● What this exercise asks
1. Translate this sentence from the passage on sacroiliac screws into Spanish: "Currently, SIS fixation represents the only minimally invasive technique to stabilize the posterior pelvic ring."
2. Write a continuation of the passage on sacroiliac screws, beginning after its final sentence.

● Text
········

Sacroiliac screws (SISs) has been used since Vidal et al. introduced its use in 1973. Since that, SIS has become a common technology in fixing pelvic posterior ring injuries.

SIS has made important progress in the treatment of posterior pelvic ring injury during the past 20 years. However, some clinical reports showed that conventional SIS may not universally result in sufficiently stable fixation.

Currently, SIS fixation represents the only minimally invasive technique to stabilize the posterior pelvic ring. For that reason, it is steadily gaining popularity, becoming one of the most commonly used techniques. Some indications for this technique include sacroiliac joint dislocations, sacral fractures, certain iliac crescent fractures and combinations of those injuries.

The sacrum, serving as the foundation of the spine, transmits the stress between spine and pelvis through sacroiliac joints.

········

● Stored data
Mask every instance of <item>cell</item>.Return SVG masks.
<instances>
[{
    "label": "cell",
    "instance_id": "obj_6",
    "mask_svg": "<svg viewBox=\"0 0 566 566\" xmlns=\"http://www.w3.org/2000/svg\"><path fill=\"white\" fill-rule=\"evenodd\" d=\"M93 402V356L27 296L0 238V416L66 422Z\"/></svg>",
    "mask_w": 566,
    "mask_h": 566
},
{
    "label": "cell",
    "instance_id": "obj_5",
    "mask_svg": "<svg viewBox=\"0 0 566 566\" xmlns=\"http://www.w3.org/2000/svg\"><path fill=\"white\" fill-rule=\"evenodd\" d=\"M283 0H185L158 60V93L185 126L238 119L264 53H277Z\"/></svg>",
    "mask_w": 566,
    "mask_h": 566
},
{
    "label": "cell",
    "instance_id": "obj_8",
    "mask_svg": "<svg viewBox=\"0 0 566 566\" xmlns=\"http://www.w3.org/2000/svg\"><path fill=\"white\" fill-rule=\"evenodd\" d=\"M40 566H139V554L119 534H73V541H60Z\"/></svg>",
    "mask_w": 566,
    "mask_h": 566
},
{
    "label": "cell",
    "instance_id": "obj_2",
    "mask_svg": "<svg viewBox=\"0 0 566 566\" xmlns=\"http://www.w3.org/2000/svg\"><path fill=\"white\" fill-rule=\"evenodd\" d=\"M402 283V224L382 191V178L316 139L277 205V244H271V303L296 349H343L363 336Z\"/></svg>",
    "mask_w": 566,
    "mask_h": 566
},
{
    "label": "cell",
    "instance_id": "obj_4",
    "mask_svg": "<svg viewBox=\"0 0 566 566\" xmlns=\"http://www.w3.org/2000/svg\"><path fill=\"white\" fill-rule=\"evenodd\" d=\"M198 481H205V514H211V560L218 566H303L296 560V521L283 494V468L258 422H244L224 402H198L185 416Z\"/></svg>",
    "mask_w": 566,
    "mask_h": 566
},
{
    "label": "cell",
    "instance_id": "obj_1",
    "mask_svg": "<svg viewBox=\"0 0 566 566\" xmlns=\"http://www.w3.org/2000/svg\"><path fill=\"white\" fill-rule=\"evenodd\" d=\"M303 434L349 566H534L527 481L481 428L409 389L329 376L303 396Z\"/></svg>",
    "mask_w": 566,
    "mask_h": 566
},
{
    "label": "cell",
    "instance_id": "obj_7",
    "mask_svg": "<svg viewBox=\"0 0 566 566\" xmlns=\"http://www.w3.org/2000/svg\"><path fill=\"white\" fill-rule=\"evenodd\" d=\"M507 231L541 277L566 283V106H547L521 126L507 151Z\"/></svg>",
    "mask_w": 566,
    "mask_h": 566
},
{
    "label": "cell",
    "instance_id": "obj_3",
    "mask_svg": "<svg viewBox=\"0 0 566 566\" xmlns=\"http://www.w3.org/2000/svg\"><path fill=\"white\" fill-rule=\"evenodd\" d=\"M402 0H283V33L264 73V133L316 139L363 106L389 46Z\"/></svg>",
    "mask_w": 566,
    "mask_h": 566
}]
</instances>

········

● Solved problems
1. Actualmente, la fijación con SIS representa la única técnica mínimamente invasiva para estabilizar el anillo pélvico posterior.

2.
Thus, the goal of surgical fixation is the reconstruction of the spine-pelvic-junction to allow early weight-bearing and to facilitate nursing care, particularly for multiple injured patients.

To overcome the biomechanical limitations faced by the single iliac screw technique, the dual iliac screw technique was developed.

Have been demonstrated that the dual iliac screw technique provides good clinical results for patients with a partial or total sacrectomy with no iliac screw failure, confirming the biomechanical advantage of dual over single iliac screw in restoring the stability of the lumbo-iliac fixation construct in vertical and rotational planes.

However, clinical practices caution that the dual iliac screw technique may increase bone stock loss, prominence of the instrumentation, and screw-rod connection difficulty as compared with the single iliac screw technique 1).

In sacroiliac screw fixation of unstable pelvic injuries in geriatric patients, poor bone quality often obscures important bony landmarks in fluoroscopic images.

Injection of a transhiatal epidural contrast agent improves fluoroscopic imaging of the sacral canal and of the neural foramina. Hence, this technique could be applied to help the surgeon identify anatomical landmarks during sacroiliac screw fixation in geriatric patients 2).


1)
Alvis-Miranda HR, Farid-Escorcia H, Alcala-Cerra G, Castellar-Leones SM, Moscote-Salazar LR. Sacroiliac screw fixation: A mini review of surgical technique . J Craniovert Jun Spine 2014;5:110-3
2)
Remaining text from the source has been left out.